=== Reading passage ===
##############################

Finale
(It.; Eng. and Ger. by usage; Fr. final).
Designation often applied since the mid-18th century to the last movement of an instrumental composition in several movements or to the concluding, continuously composed, section of an act of an opera or piece of stage music.
The term was used by Haydn in many of his piano trios, quartets and symphonies (including all the symphonies written for London), and by Mozart in several of his later symphonies though in comparatively few of his chamber works. Following the precedent of the gigue that usually concluded the suite at the time of J.S. Bach, the final movements in sonatas and symphonies by composers of the next generation were generally of a distinctly melodious character (and often in 6/8 or 3/8 time). This remained a strong tendency to the end of the century in the rondos, sonata rondos, variations, and minuets in which forms Mozart, Haydn and their contemporaries cast most of their finales.

##############################

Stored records

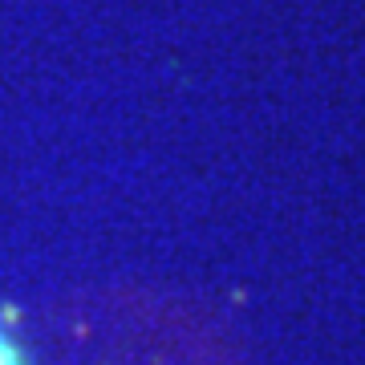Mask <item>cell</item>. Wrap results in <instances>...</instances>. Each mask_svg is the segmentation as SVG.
Segmentation results:
<instances>
[{"label": "cell", "mask_w": 365, "mask_h": 365, "mask_svg": "<svg viewBox=\"0 0 365 365\" xmlns=\"http://www.w3.org/2000/svg\"><path fill=\"white\" fill-rule=\"evenodd\" d=\"M0 365H21V361H16V353L9 349V341H4V337H0Z\"/></svg>", "instance_id": "obj_1"}]
</instances>
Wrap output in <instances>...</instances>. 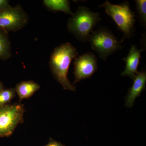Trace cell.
<instances>
[{
  "label": "cell",
  "instance_id": "obj_1",
  "mask_svg": "<svg viewBox=\"0 0 146 146\" xmlns=\"http://www.w3.org/2000/svg\"><path fill=\"white\" fill-rule=\"evenodd\" d=\"M78 55V53L70 42H66L55 48L50 57V70L55 79L64 90L75 91V86L68 78L71 62Z\"/></svg>",
  "mask_w": 146,
  "mask_h": 146
},
{
  "label": "cell",
  "instance_id": "obj_2",
  "mask_svg": "<svg viewBox=\"0 0 146 146\" xmlns=\"http://www.w3.org/2000/svg\"><path fill=\"white\" fill-rule=\"evenodd\" d=\"M101 21L98 12H95L84 6H79L68 20V31L78 40L88 41L92 29Z\"/></svg>",
  "mask_w": 146,
  "mask_h": 146
},
{
  "label": "cell",
  "instance_id": "obj_3",
  "mask_svg": "<svg viewBox=\"0 0 146 146\" xmlns=\"http://www.w3.org/2000/svg\"><path fill=\"white\" fill-rule=\"evenodd\" d=\"M99 7L104 8L106 13L114 20L118 29L123 33V37L120 41L121 44L127 38L133 36L136 16L135 12L131 9L128 2L125 1L120 5H114L106 1Z\"/></svg>",
  "mask_w": 146,
  "mask_h": 146
},
{
  "label": "cell",
  "instance_id": "obj_4",
  "mask_svg": "<svg viewBox=\"0 0 146 146\" xmlns=\"http://www.w3.org/2000/svg\"><path fill=\"white\" fill-rule=\"evenodd\" d=\"M88 41L91 44L92 49L104 60L117 51L122 48L120 41L111 31L105 28L92 31Z\"/></svg>",
  "mask_w": 146,
  "mask_h": 146
},
{
  "label": "cell",
  "instance_id": "obj_5",
  "mask_svg": "<svg viewBox=\"0 0 146 146\" xmlns=\"http://www.w3.org/2000/svg\"><path fill=\"white\" fill-rule=\"evenodd\" d=\"M23 104H7L0 108V137L11 136L17 126L24 122Z\"/></svg>",
  "mask_w": 146,
  "mask_h": 146
},
{
  "label": "cell",
  "instance_id": "obj_6",
  "mask_svg": "<svg viewBox=\"0 0 146 146\" xmlns=\"http://www.w3.org/2000/svg\"><path fill=\"white\" fill-rule=\"evenodd\" d=\"M28 21L29 16L20 5L0 11V30L7 33L20 30Z\"/></svg>",
  "mask_w": 146,
  "mask_h": 146
},
{
  "label": "cell",
  "instance_id": "obj_7",
  "mask_svg": "<svg viewBox=\"0 0 146 146\" xmlns=\"http://www.w3.org/2000/svg\"><path fill=\"white\" fill-rule=\"evenodd\" d=\"M97 61V57L91 52L85 53L76 58L74 62V84L91 77L98 70Z\"/></svg>",
  "mask_w": 146,
  "mask_h": 146
},
{
  "label": "cell",
  "instance_id": "obj_8",
  "mask_svg": "<svg viewBox=\"0 0 146 146\" xmlns=\"http://www.w3.org/2000/svg\"><path fill=\"white\" fill-rule=\"evenodd\" d=\"M143 51H144L143 49L139 50L136 45H131L128 54L123 58L126 65L125 70L121 73V75L129 77L132 80L134 79L138 72L137 69L141 57V53Z\"/></svg>",
  "mask_w": 146,
  "mask_h": 146
},
{
  "label": "cell",
  "instance_id": "obj_9",
  "mask_svg": "<svg viewBox=\"0 0 146 146\" xmlns=\"http://www.w3.org/2000/svg\"><path fill=\"white\" fill-rule=\"evenodd\" d=\"M132 86L129 90L125 98V106L133 107L136 98L139 97L144 91L146 84V73L145 71L138 72L134 79Z\"/></svg>",
  "mask_w": 146,
  "mask_h": 146
},
{
  "label": "cell",
  "instance_id": "obj_10",
  "mask_svg": "<svg viewBox=\"0 0 146 146\" xmlns=\"http://www.w3.org/2000/svg\"><path fill=\"white\" fill-rule=\"evenodd\" d=\"M40 88V86L38 83L32 80H28L17 84L14 89L20 100H22L29 98Z\"/></svg>",
  "mask_w": 146,
  "mask_h": 146
},
{
  "label": "cell",
  "instance_id": "obj_11",
  "mask_svg": "<svg viewBox=\"0 0 146 146\" xmlns=\"http://www.w3.org/2000/svg\"><path fill=\"white\" fill-rule=\"evenodd\" d=\"M43 3L46 8L52 12L61 11L71 16L74 13L71 10L70 2L68 0H44Z\"/></svg>",
  "mask_w": 146,
  "mask_h": 146
},
{
  "label": "cell",
  "instance_id": "obj_12",
  "mask_svg": "<svg viewBox=\"0 0 146 146\" xmlns=\"http://www.w3.org/2000/svg\"><path fill=\"white\" fill-rule=\"evenodd\" d=\"M8 34L0 30V60H7L11 56V46Z\"/></svg>",
  "mask_w": 146,
  "mask_h": 146
},
{
  "label": "cell",
  "instance_id": "obj_13",
  "mask_svg": "<svg viewBox=\"0 0 146 146\" xmlns=\"http://www.w3.org/2000/svg\"><path fill=\"white\" fill-rule=\"evenodd\" d=\"M14 88L3 89L0 92V108L7 104L16 96Z\"/></svg>",
  "mask_w": 146,
  "mask_h": 146
},
{
  "label": "cell",
  "instance_id": "obj_14",
  "mask_svg": "<svg viewBox=\"0 0 146 146\" xmlns=\"http://www.w3.org/2000/svg\"><path fill=\"white\" fill-rule=\"evenodd\" d=\"M136 9L141 25L146 27V1L136 0Z\"/></svg>",
  "mask_w": 146,
  "mask_h": 146
},
{
  "label": "cell",
  "instance_id": "obj_15",
  "mask_svg": "<svg viewBox=\"0 0 146 146\" xmlns=\"http://www.w3.org/2000/svg\"><path fill=\"white\" fill-rule=\"evenodd\" d=\"M9 1L7 0H0V11L5 10L11 7L9 5Z\"/></svg>",
  "mask_w": 146,
  "mask_h": 146
},
{
  "label": "cell",
  "instance_id": "obj_16",
  "mask_svg": "<svg viewBox=\"0 0 146 146\" xmlns=\"http://www.w3.org/2000/svg\"><path fill=\"white\" fill-rule=\"evenodd\" d=\"M45 146H67L63 145L60 142L55 141L52 138H50L48 143Z\"/></svg>",
  "mask_w": 146,
  "mask_h": 146
},
{
  "label": "cell",
  "instance_id": "obj_17",
  "mask_svg": "<svg viewBox=\"0 0 146 146\" xmlns=\"http://www.w3.org/2000/svg\"><path fill=\"white\" fill-rule=\"evenodd\" d=\"M4 86L2 82L0 81V92L2 91L3 89H4Z\"/></svg>",
  "mask_w": 146,
  "mask_h": 146
}]
</instances>
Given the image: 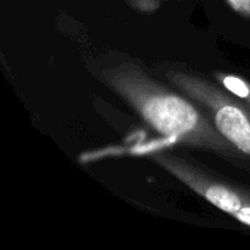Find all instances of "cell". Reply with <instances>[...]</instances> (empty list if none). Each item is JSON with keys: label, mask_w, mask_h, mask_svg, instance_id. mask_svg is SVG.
<instances>
[{"label": "cell", "mask_w": 250, "mask_h": 250, "mask_svg": "<svg viewBox=\"0 0 250 250\" xmlns=\"http://www.w3.org/2000/svg\"><path fill=\"white\" fill-rule=\"evenodd\" d=\"M99 77L166 138L211 151L229 160L239 158L241 153L219 133L194 102L156 82L139 66L122 62L104 67Z\"/></svg>", "instance_id": "obj_1"}, {"label": "cell", "mask_w": 250, "mask_h": 250, "mask_svg": "<svg viewBox=\"0 0 250 250\" xmlns=\"http://www.w3.org/2000/svg\"><path fill=\"white\" fill-rule=\"evenodd\" d=\"M229 1L231 2L234 9L241 12H247L250 7L248 6V1L247 0H229Z\"/></svg>", "instance_id": "obj_2"}]
</instances>
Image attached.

##############################

=== Task list ===
A: Transcribe the passage from the entry on the finale that begins at the words "The term was" and stops after the words "of their finales.".
B: According to the entry on the finale, in what time were the final movements of sonatas and symphonies by the generation after J.S. Bach often written?
These data were taken from a source separate from the entry on the finale.

=== Answers by task ===
A:
The term was used by Haydn in many of his piano trios, quartets and symphonies (including all the symphonies written for London), and by Mozart in several of his later symphonies though in comparatively few of his chamber works. Following the precedent of the gigue that usually concluded the suite at the time of J.S. Bach, the final movements in sonatas and symphonies by composers of the next generation were generally of a distinctly melodious character (and often in 6/8 or 3/8 time). This remained a strong tendency to the end of the century in the rondos, sonata rondos, variations, and minuets in which forms Mozart, Haydn and their contemporaries cast most of their finales.

B: They were often in 6/8 or 3/8 time.